我们执行run方法启动程序,调用buildProgram()方法初给program赋值,之后传递给runProgram()继续往下调用。
final Options commandOptions = CliFrontendParser.getRunCommandOptions();
        final Options commandLineOptions = CliFrontendParser.mergeOptions(commandOptions, customCommandLineOptions);
        final CommandLine commandLine = CliFrontendParser.parse(commandLineOptions, args, true);
        final RunOptions runOptions = new RunOptions(commandLine);
        final PackagedProgram program;
        try {
            LOG.info("Building program from JAR file");
            program = buildProgram(runOptions);
        }
        ...
        runProgram(customCommandLine, commandLine, runOptions, program);
        ...
 
  从以下代码可以看出,这里buildProgram其实就是我们提交jar包的方式。

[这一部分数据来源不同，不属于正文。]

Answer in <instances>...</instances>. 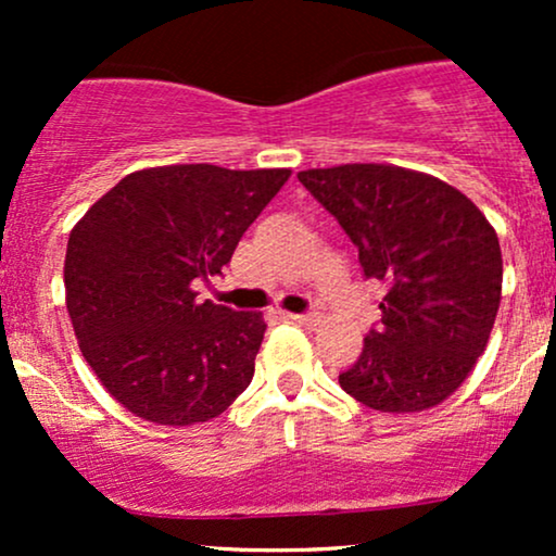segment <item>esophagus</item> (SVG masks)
<instances>
[{"mask_svg": "<svg viewBox=\"0 0 556 556\" xmlns=\"http://www.w3.org/2000/svg\"><path fill=\"white\" fill-rule=\"evenodd\" d=\"M287 318H290V321H295V324H311L314 321V316L311 314H285Z\"/></svg>", "mask_w": 556, "mask_h": 556, "instance_id": "esophagus-1", "label": "esophagus"}]
</instances>
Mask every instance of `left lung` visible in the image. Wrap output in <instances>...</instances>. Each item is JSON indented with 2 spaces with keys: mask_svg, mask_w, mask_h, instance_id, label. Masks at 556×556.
<instances>
[{
  "mask_svg": "<svg viewBox=\"0 0 556 556\" xmlns=\"http://www.w3.org/2000/svg\"><path fill=\"white\" fill-rule=\"evenodd\" d=\"M298 180L387 282L381 321L340 387L381 413L439 405L486 350L502 298V251L481 208L437 177L389 164L305 169Z\"/></svg>",
  "mask_w": 556,
  "mask_h": 556,
  "instance_id": "obj_1",
  "label": "left lung"
}]
</instances>
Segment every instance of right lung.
Listing matches in <instances>:
<instances>
[{
	"instance_id": "right-lung-1",
	"label": "right lung",
	"mask_w": 556,
	"mask_h": 556,
	"mask_svg": "<svg viewBox=\"0 0 556 556\" xmlns=\"http://www.w3.org/2000/svg\"><path fill=\"white\" fill-rule=\"evenodd\" d=\"M290 169L172 164L132 172L73 227L67 314L119 405L159 426L222 416L251 384L266 324L198 300Z\"/></svg>"
}]
</instances>
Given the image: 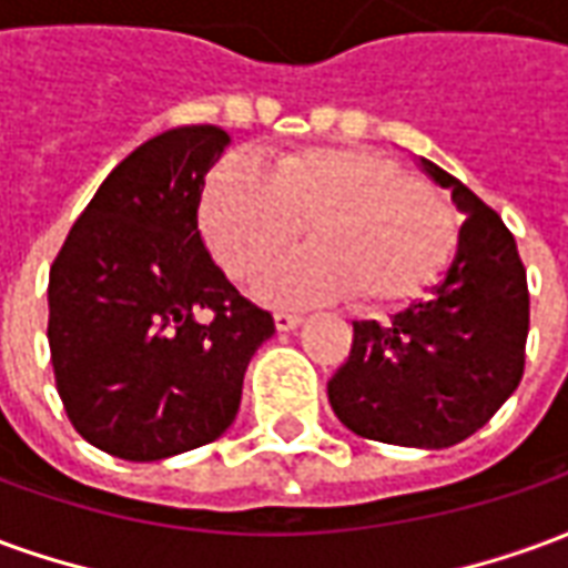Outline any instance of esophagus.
I'll return each instance as SVG.
<instances>
[{"mask_svg":"<svg viewBox=\"0 0 568 568\" xmlns=\"http://www.w3.org/2000/svg\"><path fill=\"white\" fill-rule=\"evenodd\" d=\"M273 322H276V332H295L297 325H304V316L280 310V313H273Z\"/></svg>","mask_w":568,"mask_h":568,"instance_id":"esophagus-1","label":"esophagus"}]
</instances>
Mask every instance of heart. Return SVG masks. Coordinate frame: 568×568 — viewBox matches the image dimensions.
Segmentation results:
<instances>
[{
  "label": "heart",
  "mask_w": 568,
  "mask_h": 568,
  "mask_svg": "<svg viewBox=\"0 0 568 568\" xmlns=\"http://www.w3.org/2000/svg\"><path fill=\"white\" fill-rule=\"evenodd\" d=\"M200 222L215 258L246 280L297 236L313 246L273 261L255 292L273 304H395L419 295L447 267L456 243L450 210L393 161L362 149L285 154L273 170L243 154L206 179Z\"/></svg>",
  "instance_id": "heart-1"
}]
</instances>
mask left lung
Instances as JSON below:
<instances>
[{"instance_id":"8db88e82","label":"left lung","mask_w":568,"mask_h":568,"mask_svg":"<svg viewBox=\"0 0 568 568\" xmlns=\"http://www.w3.org/2000/svg\"><path fill=\"white\" fill-rule=\"evenodd\" d=\"M465 222L447 271L389 322H353V349L328 381L337 419L362 438L440 450L475 435L524 377L529 292L511 231L438 163Z\"/></svg>"}]
</instances>
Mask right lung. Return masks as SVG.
Instances as JSON below:
<instances>
[{
    "label": "right lung",
    "mask_w": 568,
    "mask_h": 568,
    "mask_svg": "<svg viewBox=\"0 0 568 568\" xmlns=\"http://www.w3.org/2000/svg\"><path fill=\"white\" fill-rule=\"evenodd\" d=\"M231 136L173 128L118 163L48 276L57 393L81 438L158 463L224 435L273 316L227 283L197 231Z\"/></svg>",
    "instance_id": "right-lung-1"
}]
</instances>
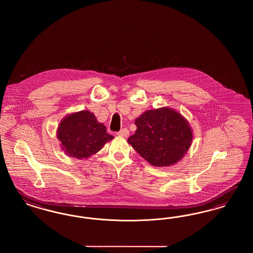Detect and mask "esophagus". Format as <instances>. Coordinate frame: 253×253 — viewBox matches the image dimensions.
I'll use <instances>...</instances> for the list:
<instances>
[{"instance_id": "esophagus-1", "label": "esophagus", "mask_w": 253, "mask_h": 253, "mask_svg": "<svg viewBox=\"0 0 253 253\" xmlns=\"http://www.w3.org/2000/svg\"><path fill=\"white\" fill-rule=\"evenodd\" d=\"M129 130L128 129H122L120 132H118V135L122 136V137H128L129 136Z\"/></svg>"}]
</instances>
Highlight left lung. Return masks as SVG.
I'll list each match as a JSON object with an SVG mask.
<instances>
[{
    "label": "left lung",
    "mask_w": 253,
    "mask_h": 253,
    "mask_svg": "<svg viewBox=\"0 0 253 253\" xmlns=\"http://www.w3.org/2000/svg\"><path fill=\"white\" fill-rule=\"evenodd\" d=\"M135 133L128 143L156 167L179 162L193 141V129L180 113L169 107L147 110L135 119Z\"/></svg>",
    "instance_id": "left-lung-1"
}]
</instances>
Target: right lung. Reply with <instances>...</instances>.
Here are the masks:
<instances>
[{"instance_id":"1","label":"right lung","mask_w":253,"mask_h":253,"mask_svg":"<svg viewBox=\"0 0 253 253\" xmlns=\"http://www.w3.org/2000/svg\"><path fill=\"white\" fill-rule=\"evenodd\" d=\"M57 137L61 150L69 157L84 159L93 156L114 136L93 113L83 110L67 115L59 124Z\"/></svg>"}]
</instances>
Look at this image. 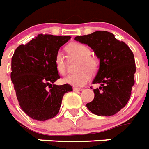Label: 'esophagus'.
<instances>
[{"label":"esophagus","instance_id":"esophagus-1","mask_svg":"<svg viewBox=\"0 0 149 149\" xmlns=\"http://www.w3.org/2000/svg\"><path fill=\"white\" fill-rule=\"evenodd\" d=\"M73 90H74V91H82L83 89L80 88H76V87H74Z\"/></svg>","mask_w":149,"mask_h":149}]
</instances>
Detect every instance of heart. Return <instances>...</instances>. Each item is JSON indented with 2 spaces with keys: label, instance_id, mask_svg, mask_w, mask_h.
<instances>
[{
  "label": "heart",
  "instance_id": "1",
  "mask_svg": "<svg viewBox=\"0 0 149 149\" xmlns=\"http://www.w3.org/2000/svg\"><path fill=\"white\" fill-rule=\"evenodd\" d=\"M66 51L71 57L79 59L77 66L78 73L69 74L63 78V82L73 86H84L89 81L91 74H95L98 68V62L91 54L88 46L80 43H72L66 47ZM54 67L58 74L64 75L66 73V62L61 52L56 53L54 60Z\"/></svg>",
  "mask_w": 149,
  "mask_h": 149
}]
</instances>
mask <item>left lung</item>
I'll use <instances>...</instances> for the list:
<instances>
[{"mask_svg": "<svg viewBox=\"0 0 149 149\" xmlns=\"http://www.w3.org/2000/svg\"><path fill=\"white\" fill-rule=\"evenodd\" d=\"M74 40L88 45L100 60L93 84L95 97L86 104L90 111L101 116H111L125 106L135 84V62L128 45L115 38L110 32L95 31L75 37Z\"/></svg>", "mask_w": 149, "mask_h": 149, "instance_id": "1", "label": "left lung"}]
</instances>
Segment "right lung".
Instances as JSON below:
<instances>
[{
    "label": "right lung",
    "mask_w": 149,
    "mask_h": 149,
    "mask_svg": "<svg viewBox=\"0 0 149 149\" xmlns=\"http://www.w3.org/2000/svg\"><path fill=\"white\" fill-rule=\"evenodd\" d=\"M70 38L41 34L14 52L10 78L19 105L32 119L41 122L54 118L59 112L64 95L72 91L68 84H54L60 78L54 57Z\"/></svg>",
    "instance_id": "add662e5"
}]
</instances>
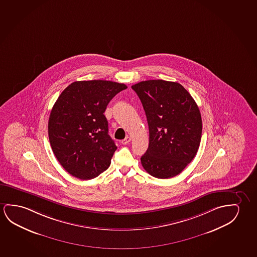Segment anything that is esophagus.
Wrapping results in <instances>:
<instances>
[{"label":"esophagus","mask_w":257,"mask_h":257,"mask_svg":"<svg viewBox=\"0 0 257 257\" xmlns=\"http://www.w3.org/2000/svg\"><path fill=\"white\" fill-rule=\"evenodd\" d=\"M131 138H130V137H126L125 139L121 140V144H122V145H126V144H128V143L131 142Z\"/></svg>","instance_id":"1"}]
</instances>
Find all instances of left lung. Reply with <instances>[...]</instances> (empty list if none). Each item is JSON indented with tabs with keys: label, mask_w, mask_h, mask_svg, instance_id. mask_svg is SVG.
<instances>
[{
	"label": "left lung",
	"mask_w": 257,
	"mask_h": 257,
	"mask_svg": "<svg viewBox=\"0 0 257 257\" xmlns=\"http://www.w3.org/2000/svg\"><path fill=\"white\" fill-rule=\"evenodd\" d=\"M131 88L142 102L149 126L143 168L161 179L177 176L199 150L202 120L197 103L177 82L150 80Z\"/></svg>",
	"instance_id": "8db88e82"
}]
</instances>
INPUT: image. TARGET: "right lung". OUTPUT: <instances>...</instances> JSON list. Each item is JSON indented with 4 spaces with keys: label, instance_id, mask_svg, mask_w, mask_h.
Instances as JSON below:
<instances>
[{
    "label": "right lung",
    "instance_id": "1",
    "mask_svg": "<svg viewBox=\"0 0 257 257\" xmlns=\"http://www.w3.org/2000/svg\"><path fill=\"white\" fill-rule=\"evenodd\" d=\"M126 86L110 81H74L65 88L50 111V146L62 167L81 180L109 168L117 146L108 134L103 112Z\"/></svg>",
    "mask_w": 257,
    "mask_h": 257
}]
</instances>
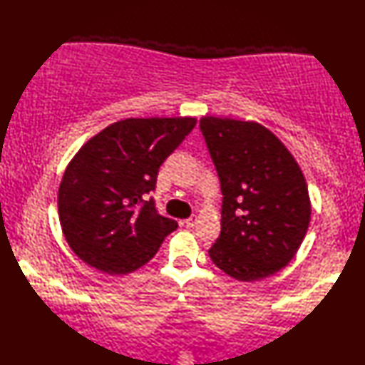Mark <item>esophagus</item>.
Instances as JSON below:
<instances>
[{"mask_svg": "<svg viewBox=\"0 0 365 365\" xmlns=\"http://www.w3.org/2000/svg\"><path fill=\"white\" fill-rule=\"evenodd\" d=\"M196 222H197V216H196V215H192L191 218H188V220H185V221H183L185 227H188V229L195 227V226H196Z\"/></svg>", "mask_w": 365, "mask_h": 365, "instance_id": "34e87169", "label": "esophagus"}]
</instances>
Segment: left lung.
<instances>
[{"label": "left lung", "instance_id": "8db88e82", "mask_svg": "<svg viewBox=\"0 0 365 365\" xmlns=\"http://www.w3.org/2000/svg\"><path fill=\"white\" fill-rule=\"evenodd\" d=\"M199 128L222 192L221 234L208 255L238 281L274 274L294 257L311 222L298 163L257 122L205 115Z\"/></svg>", "mask_w": 365, "mask_h": 365}]
</instances>
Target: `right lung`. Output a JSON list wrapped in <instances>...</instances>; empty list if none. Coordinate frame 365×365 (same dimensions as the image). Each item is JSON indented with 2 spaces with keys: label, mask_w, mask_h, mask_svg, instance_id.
Listing matches in <instances>:
<instances>
[{
  "label": "right lung",
  "mask_w": 365,
  "mask_h": 365,
  "mask_svg": "<svg viewBox=\"0 0 365 365\" xmlns=\"http://www.w3.org/2000/svg\"><path fill=\"white\" fill-rule=\"evenodd\" d=\"M196 125L195 118L123 119L84 144L59 185L58 212L68 246L108 274L149 262L177 221L149 192L158 169Z\"/></svg>",
  "instance_id": "right-lung-1"
}]
</instances>
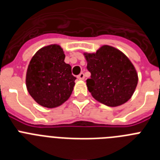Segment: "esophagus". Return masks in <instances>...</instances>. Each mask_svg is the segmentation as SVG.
Returning a JSON list of instances; mask_svg holds the SVG:
<instances>
[{
    "mask_svg": "<svg viewBox=\"0 0 160 160\" xmlns=\"http://www.w3.org/2000/svg\"><path fill=\"white\" fill-rule=\"evenodd\" d=\"M78 78L79 80H84V78H85L84 73H80V74H79V75L78 76Z\"/></svg>",
    "mask_w": 160,
    "mask_h": 160,
    "instance_id": "obj_1",
    "label": "esophagus"
}]
</instances>
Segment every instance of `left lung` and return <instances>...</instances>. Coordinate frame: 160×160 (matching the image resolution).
<instances>
[{
	"mask_svg": "<svg viewBox=\"0 0 160 160\" xmlns=\"http://www.w3.org/2000/svg\"><path fill=\"white\" fill-rule=\"evenodd\" d=\"M87 70L88 90L94 99L108 107L126 103L138 84V73L131 60L121 50L103 45L95 53H83Z\"/></svg>",
	"mask_w": 160,
	"mask_h": 160,
	"instance_id": "1",
	"label": "left lung"
}]
</instances>
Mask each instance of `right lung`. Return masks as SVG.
I'll use <instances>...</instances> for the list:
<instances>
[{
	"instance_id": "1",
	"label": "right lung",
	"mask_w": 160,
	"mask_h": 160,
	"mask_svg": "<svg viewBox=\"0 0 160 160\" xmlns=\"http://www.w3.org/2000/svg\"><path fill=\"white\" fill-rule=\"evenodd\" d=\"M65 53L58 44L38 49L31 58L25 77L28 92L37 103L55 108L69 99L75 85L71 66L64 62Z\"/></svg>"
}]
</instances>
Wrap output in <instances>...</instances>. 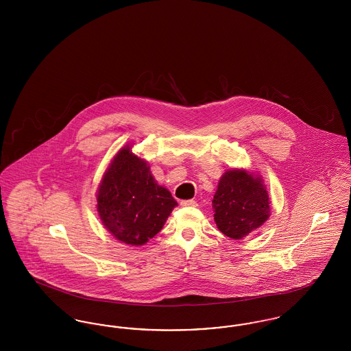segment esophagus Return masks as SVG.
Masks as SVG:
<instances>
[{
    "mask_svg": "<svg viewBox=\"0 0 351 351\" xmlns=\"http://www.w3.org/2000/svg\"><path fill=\"white\" fill-rule=\"evenodd\" d=\"M182 206H196L197 202L195 200H182L180 201Z\"/></svg>",
    "mask_w": 351,
    "mask_h": 351,
    "instance_id": "34e87169",
    "label": "esophagus"
}]
</instances>
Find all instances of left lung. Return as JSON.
<instances>
[{"mask_svg": "<svg viewBox=\"0 0 351 351\" xmlns=\"http://www.w3.org/2000/svg\"><path fill=\"white\" fill-rule=\"evenodd\" d=\"M212 202L219 232L233 239L243 238L269 217L267 191L246 171H226Z\"/></svg>", "mask_w": 351, "mask_h": 351, "instance_id": "obj_1", "label": "left lung"}]
</instances>
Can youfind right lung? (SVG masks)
Instances as JSON below:
<instances>
[{"label":"right lung","mask_w":351,"mask_h":351,"mask_svg":"<svg viewBox=\"0 0 351 351\" xmlns=\"http://www.w3.org/2000/svg\"><path fill=\"white\" fill-rule=\"evenodd\" d=\"M176 205L129 146L116 155L97 192L102 223L118 241L132 246H142L159 233Z\"/></svg>","instance_id":"obj_1"}]
</instances>
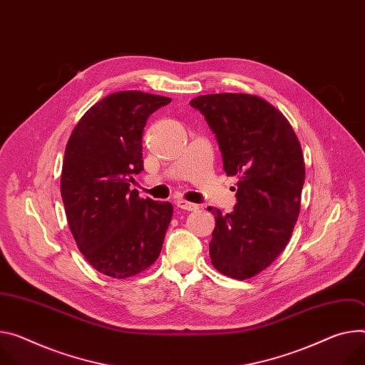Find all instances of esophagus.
<instances>
[{
	"label": "esophagus",
	"mask_w": 365,
	"mask_h": 365,
	"mask_svg": "<svg viewBox=\"0 0 365 365\" xmlns=\"http://www.w3.org/2000/svg\"><path fill=\"white\" fill-rule=\"evenodd\" d=\"M176 205L182 210H186V211H196L197 210V205L196 204H192V202H187V201H183V200H179L176 202Z\"/></svg>",
	"instance_id": "obj_1"
}]
</instances>
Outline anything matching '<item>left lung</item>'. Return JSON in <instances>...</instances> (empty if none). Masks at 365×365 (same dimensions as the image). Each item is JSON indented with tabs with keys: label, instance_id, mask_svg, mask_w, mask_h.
I'll use <instances>...</instances> for the list:
<instances>
[{
	"label": "left lung",
	"instance_id": "1",
	"mask_svg": "<svg viewBox=\"0 0 365 365\" xmlns=\"http://www.w3.org/2000/svg\"><path fill=\"white\" fill-rule=\"evenodd\" d=\"M190 106L215 134L227 176L239 179L233 212L208 208L215 215L211 262L230 278H252L291 239L306 178L302 145L287 118L257 96L205 94Z\"/></svg>",
	"mask_w": 365,
	"mask_h": 365
}]
</instances>
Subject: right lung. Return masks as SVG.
<instances>
[{
    "instance_id": "1",
    "label": "right lung",
    "mask_w": 365,
    "mask_h": 365,
    "mask_svg": "<svg viewBox=\"0 0 365 365\" xmlns=\"http://www.w3.org/2000/svg\"><path fill=\"white\" fill-rule=\"evenodd\" d=\"M170 97L128 90L106 96L78 120L65 148L61 195L74 240L94 269L123 279L157 260L173 205L129 189L144 170L143 130Z\"/></svg>"
}]
</instances>
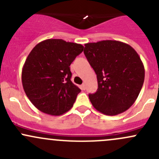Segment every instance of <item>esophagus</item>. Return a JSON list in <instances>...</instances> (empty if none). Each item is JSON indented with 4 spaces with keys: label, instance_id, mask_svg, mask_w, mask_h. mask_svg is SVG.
<instances>
[{
    "label": "esophagus",
    "instance_id": "esophagus-1",
    "mask_svg": "<svg viewBox=\"0 0 159 159\" xmlns=\"http://www.w3.org/2000/svg\"><path fill=\"white\" fill-rule=\"evenodd\" d=\"M81 89L82 90H84L85 89V84H82L81 85Z\"/></svg>",
    "mask_w": 159,
    "mask_h": 159
}]
</instances>
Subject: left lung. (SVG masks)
Here are the masks:
<instances>
[{"label": "left lung", "mask_w": 159, "mask_h": 159, "mask_svg": "<svg viewBox=\"0 0 159 159\" xmlns=\"http://www.w3.org/2000/svg\"><path fill=\"white\" fill-rule=\"evenodd\" d=\"M84 46V55L97 75L98 88L89 95L94 108L111 116L125 111L136 101L145 80L138 53L129 44L111 40Z\"/></svg>", "instance_id": "left-lung-1"}]
</instances>
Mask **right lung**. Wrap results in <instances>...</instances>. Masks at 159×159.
I'll return each mask as SVG.
<instances>
[{
    "label": "right lung",
    "mask_w": 159,
    "mask_h": 159,
    "mask_svg": "<svg viewBox=\"0 0 159 159\" xmlns=\"http://www.w3.org/2000/svg\"><path fill=\"white\" fill-rule=\"evenodd\" d=\"M83 50L62 39L44 40L31 50L22 68V85L38 110L61 115L72 108L81 89L70 81L69 66Z\"/></svg>",
    "instance_id": "add662e5"
}]
</instances>
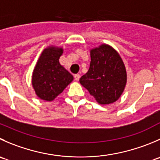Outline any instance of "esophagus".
Instances as JSON below:
<instances>
[{
    "label": "esophagus",
    "mask_w": 160,
    "mask_h": 160,
    "mask_svg": "<svg viewBox=\"0 0 160 160\" xmlns=\"http://www.w3.org/2000/svg\"><path fill=\"white\" fill-rule=\"evenodd\" d=\"M80 74H75V75H74V79H75V80L76 81H78L79 80H80Z\"/></svg>",
    "instance_id": "obj_1"
}]
</instances>
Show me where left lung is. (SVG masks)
Returning <instances> with one entry per match:
<instances>
[{"label": "left lung", "mask_w": 160, "mask_h": 160, "mask_svg": "<svg viewBox=\"0 0 160 160\" xmlns=\"http://www.w3.org/2000/svg\"><path fill=\"white\" fill-rule=\"evenodd\" d=\"M88 72L80 83L101 105L115 102L121 96L127 83V72L121 57L113 48L102 44L91 50Z\"/></svg>", "instance_id": "left-lung-1"}]
</instances>
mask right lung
<instances>
[{"mask_svg": "<svg viewBox=\"0 0 160 160\" xmlns=\"http://www.w3.org/2000/svg\"><path fill=\"white\" fill-rule=\"evenodd\" d=\"M62 48L51 46L43 51L33 69L32 85L36 94L51 102L72 81L73 77L59 63Z\"/></svg>", "mask_w": 160, "mask_h": 160, "instance_id": "add662e5", "label": "right lung"}]
</instances>
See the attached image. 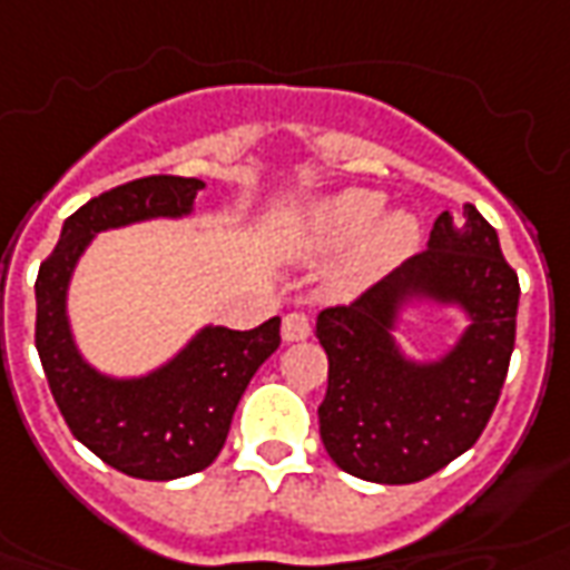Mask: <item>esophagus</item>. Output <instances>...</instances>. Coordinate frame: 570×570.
Instances as JSON below:
<instances>
[{"mask_svg":"<svg viewBox=\"0 0 570 570\" xmlns=\"http://www.w3.org/2000/svg\"><path fill=\"white\" fill-rule=\"evenodd\" d=\"M281 336H284V342L308 340V336H312V321H308V314L305 312L286 314L284 326H281Z\"/></svg>","mask_w":570,"mask_h":570,"instance_id":"obj_1","label":"esophagus"}]
</instances>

PackagedProgram buildProgram(ProgramOptions options) throws FileNotFoundException, ProgramInvocationException {
        String[] programArgs = options.getProgramArgs();
        String jarFilePath = options.getJarFilePath();
        List<URL> classpaths = options.getClasspaths();
        if (jarFilePath == null) {
            throw new IllegalArgumentException("The program JAR file was not specified.");
        }
        File jarFile = new File(jarFilePath);
        // Check if JAR file exists
        if (!jarFile.exists()) {
            throw new FileNotFoundException("JAR file does not exist: " + jarFile);
        }
        else if (!jarFile.isFile()) {
            throw new FileNotFoundException("JAR file is not a file: " + jarFile);
        }
        // Get assembler class
        String entryPointClass = options.getEntryPointClassName();
        PackagedProgram program = entryPointClass == null ?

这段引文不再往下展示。